Seta
Seta
Seta.
Alessandro Baricco.
Traduzione di Mario Jursich Durán.
Recensione.
Hervé Joncour è un uomo di 32 anni che vive nel sud della Francia,
specificamente a Lavilledieu, nella seconda metà del XVII secolo e che si dedica a
comprare e vendere vermi da seta. All'inizio un uomo ordinario, che segue una routine
annuale di acquisto di bachi da seta in tutta Europa; ma quando caddero le
epidemie che hanno colpito le uova ha deciso di cambiare rotta verso la Siria e l'Egitto.
Dopo che l'acquisto di un viaggio si rivelò svantaggioso per il nostro protagonista, si
apri una porta all'avventura, insieme a Baldabiou intraprendi un nuovo percorso per l'acquisto
di vermi. L'attività principale di Lavilledieu è la produzione di seta, così questi due
i personaggi cercano alternative per affrontare la situazione.
La missione: viaggiare in Giappone. Solo pochi anni fa quella nazione era famosa per vietare
l'ingresso a qualsiasi straniero e limitare le sue relazioni commerciali; ma la seta del Giappone
era famosa per la qualità e la trama incredibile della sua seta. Tuttavia, i giapponesi vendevano
la seta, ma non le uova (che era ciò che interessava ai due futuri negozianti).
Nonostante la paura di viaggiare dall'altra parte del mondo, Hervé Joncour decise di partire, dopo
prendere congedo dalla sua amata Hélène partì verso la nazione sconosciuta.
Il primo viaggio è stato l'inizio di un mistero bello e desiderabile che non avrebbe avuto nulla a che fare
con i bachi da seta. Dopo aver percorso il cammino sconosciuto e aver comprato le uova
Jouncour incontrò Hara Kei, un potente governatore giapponese.
Il loro incontro fu un andirivieni di sguardi, ai piedi di Hara Kei si trovava una bellissima
donna, i suoi occhi sembrano essersi impressi nella mente del protagonista; perché in ogni
Il viaggio che tornò a fare continuava a cercarli.
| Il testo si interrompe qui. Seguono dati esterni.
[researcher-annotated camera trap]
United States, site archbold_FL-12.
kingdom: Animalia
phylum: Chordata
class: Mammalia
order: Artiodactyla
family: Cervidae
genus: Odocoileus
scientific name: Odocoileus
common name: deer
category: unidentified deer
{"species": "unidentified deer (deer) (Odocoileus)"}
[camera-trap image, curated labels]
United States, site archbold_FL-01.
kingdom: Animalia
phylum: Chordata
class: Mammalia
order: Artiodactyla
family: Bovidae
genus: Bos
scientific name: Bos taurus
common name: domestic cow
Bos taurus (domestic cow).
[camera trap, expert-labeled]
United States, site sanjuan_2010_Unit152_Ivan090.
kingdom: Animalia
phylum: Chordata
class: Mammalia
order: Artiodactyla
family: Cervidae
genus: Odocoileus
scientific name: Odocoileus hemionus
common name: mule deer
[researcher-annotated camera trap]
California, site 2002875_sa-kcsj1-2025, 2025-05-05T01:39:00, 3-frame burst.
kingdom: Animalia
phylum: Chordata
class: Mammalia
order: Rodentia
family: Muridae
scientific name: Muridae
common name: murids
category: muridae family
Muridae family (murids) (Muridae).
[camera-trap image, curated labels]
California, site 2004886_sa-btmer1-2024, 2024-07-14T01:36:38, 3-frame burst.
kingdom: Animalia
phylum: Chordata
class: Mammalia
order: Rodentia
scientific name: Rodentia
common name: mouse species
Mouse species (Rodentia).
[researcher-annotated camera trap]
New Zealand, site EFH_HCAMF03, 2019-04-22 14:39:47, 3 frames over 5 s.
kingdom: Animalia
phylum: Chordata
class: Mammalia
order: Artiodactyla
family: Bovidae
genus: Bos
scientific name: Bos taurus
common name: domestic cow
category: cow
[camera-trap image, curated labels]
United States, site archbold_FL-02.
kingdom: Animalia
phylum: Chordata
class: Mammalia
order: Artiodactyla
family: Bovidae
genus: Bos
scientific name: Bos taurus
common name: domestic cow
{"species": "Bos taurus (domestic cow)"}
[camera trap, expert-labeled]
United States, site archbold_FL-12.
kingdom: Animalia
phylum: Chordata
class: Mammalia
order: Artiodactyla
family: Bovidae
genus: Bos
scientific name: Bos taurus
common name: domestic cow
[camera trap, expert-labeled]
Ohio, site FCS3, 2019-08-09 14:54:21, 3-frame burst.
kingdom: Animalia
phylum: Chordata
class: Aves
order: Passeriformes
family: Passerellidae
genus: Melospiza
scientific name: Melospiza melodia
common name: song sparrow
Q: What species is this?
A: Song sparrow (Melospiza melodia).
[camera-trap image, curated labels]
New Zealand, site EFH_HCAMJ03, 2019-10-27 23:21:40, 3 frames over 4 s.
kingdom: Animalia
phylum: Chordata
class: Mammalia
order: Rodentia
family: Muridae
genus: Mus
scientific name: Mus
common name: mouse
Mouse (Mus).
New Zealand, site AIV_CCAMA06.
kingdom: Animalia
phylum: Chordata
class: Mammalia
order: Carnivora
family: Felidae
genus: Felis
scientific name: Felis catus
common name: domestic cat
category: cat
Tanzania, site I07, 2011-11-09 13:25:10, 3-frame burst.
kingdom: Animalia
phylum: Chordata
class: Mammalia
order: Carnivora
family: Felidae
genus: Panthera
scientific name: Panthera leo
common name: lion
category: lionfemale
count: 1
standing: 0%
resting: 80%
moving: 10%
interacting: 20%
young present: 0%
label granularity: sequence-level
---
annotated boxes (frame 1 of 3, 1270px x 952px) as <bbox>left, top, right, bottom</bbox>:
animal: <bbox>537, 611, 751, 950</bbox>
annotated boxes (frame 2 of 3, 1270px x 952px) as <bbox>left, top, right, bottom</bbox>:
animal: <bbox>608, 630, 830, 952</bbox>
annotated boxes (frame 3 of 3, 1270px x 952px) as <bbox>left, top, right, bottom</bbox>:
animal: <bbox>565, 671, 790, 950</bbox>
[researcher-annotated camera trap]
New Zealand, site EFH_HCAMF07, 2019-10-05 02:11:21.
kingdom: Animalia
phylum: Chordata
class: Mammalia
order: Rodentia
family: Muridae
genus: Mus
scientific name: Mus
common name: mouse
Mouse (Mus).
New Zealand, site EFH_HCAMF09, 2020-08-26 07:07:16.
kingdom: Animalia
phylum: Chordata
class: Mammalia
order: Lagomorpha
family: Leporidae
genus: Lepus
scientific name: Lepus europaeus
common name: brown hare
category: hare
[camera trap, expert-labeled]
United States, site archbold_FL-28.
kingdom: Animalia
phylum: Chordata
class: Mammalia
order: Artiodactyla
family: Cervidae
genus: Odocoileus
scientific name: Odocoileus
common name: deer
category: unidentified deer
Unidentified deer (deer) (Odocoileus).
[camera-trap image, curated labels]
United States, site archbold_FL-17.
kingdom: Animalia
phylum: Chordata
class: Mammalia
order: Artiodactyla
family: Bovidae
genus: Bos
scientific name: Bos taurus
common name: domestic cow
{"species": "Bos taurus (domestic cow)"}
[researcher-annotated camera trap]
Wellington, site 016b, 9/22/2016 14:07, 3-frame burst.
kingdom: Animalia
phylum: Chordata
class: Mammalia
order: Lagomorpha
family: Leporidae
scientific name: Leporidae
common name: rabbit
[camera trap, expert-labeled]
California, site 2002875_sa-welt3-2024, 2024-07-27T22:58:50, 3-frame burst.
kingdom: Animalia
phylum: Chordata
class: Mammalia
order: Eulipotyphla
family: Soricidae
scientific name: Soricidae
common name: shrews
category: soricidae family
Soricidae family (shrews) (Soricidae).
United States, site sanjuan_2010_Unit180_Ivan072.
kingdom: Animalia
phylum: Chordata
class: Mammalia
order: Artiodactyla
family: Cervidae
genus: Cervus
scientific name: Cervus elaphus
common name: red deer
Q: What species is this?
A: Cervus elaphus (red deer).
Una passione inaccessibile si impadroniva sempre di più.
più di Jouncour, ed è stato lo stesso fervore che lo portava a viaggiare di ritorno in Giappone.
La obra inizia con un tocco storico, all'inizio mi ha fatto ricordare "I viaggi di"
Marcopolo” per l'avventura verso l'ignoto, il lontano e tutto ciò che è esotico che un francese
del XVII secolo poteva trovare nel lontano oriente che stava appena aprendo le sue porte al mondo.
Tra il caos del viaggio sconosciuto e il traffico di vermi da seta, ho iniziato il libro
aspettando una narrazione di tipo etnologico mescolata poeticamente con la fantasia; ma lo
ciò che è risultato è stato migliore di quanto mi aspettassi.